The current comparisons of the chemical composition, dynamics, and interactions of polysaccharides in the Brachypodium stem and leaf whole cells lead to the following structural model of xylan’s role in promoting the secondary cell wall structure (Figure ). Compared to the leaf, the stem cell wall contains more cellulose and xylan, and the xylan chains are about 2 times more acetylated and 60% more ferulated. The ∼40% acetylation of Xn2f in the stem not only immobilizes the xylan chain, which explains the DIPSHIFT data and the J-INADEQUATE data, but more importantly, also increases xylan binding to cellulose in the stem compared to the less acetylated leaf cell wall.
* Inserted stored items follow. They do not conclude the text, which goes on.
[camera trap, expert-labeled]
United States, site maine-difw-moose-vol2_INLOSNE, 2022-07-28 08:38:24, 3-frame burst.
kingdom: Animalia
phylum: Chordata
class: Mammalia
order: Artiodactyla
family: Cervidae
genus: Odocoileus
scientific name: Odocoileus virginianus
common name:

We propose that this increased xylan–cellulose interaction in turn bridges cellulose–lignin association, which is central to the formation of the thicker and more mature secondary cell wall. When the xylan acetylation level is low, as seen in the leaf cell wall, then GAX has less propensity to “zip up” into the twofold screw conformation to pack onto the cellulose surface. This may in turn inhibit the cellulose–lignin association that is necessary for secondary wall formation. Therefore, xylan acetylation may be a key chemical event in the formation and resulting structural characteristics of secondary cell walls.

Figure 8

Schematic models of the Brachypodium stem (a) and leaf (b) cell walls. The stem has a higher concentration of acetylated and ferulated Xn2f compared to the leaf cell wall. These acetylated Xn2f chains interact more strongly with cellulose fibrils and are more rigid in the stem than in the leaf cell wall. Xn3f chains are more disordered than Xn2f and reside mostly in the interfibrillar space.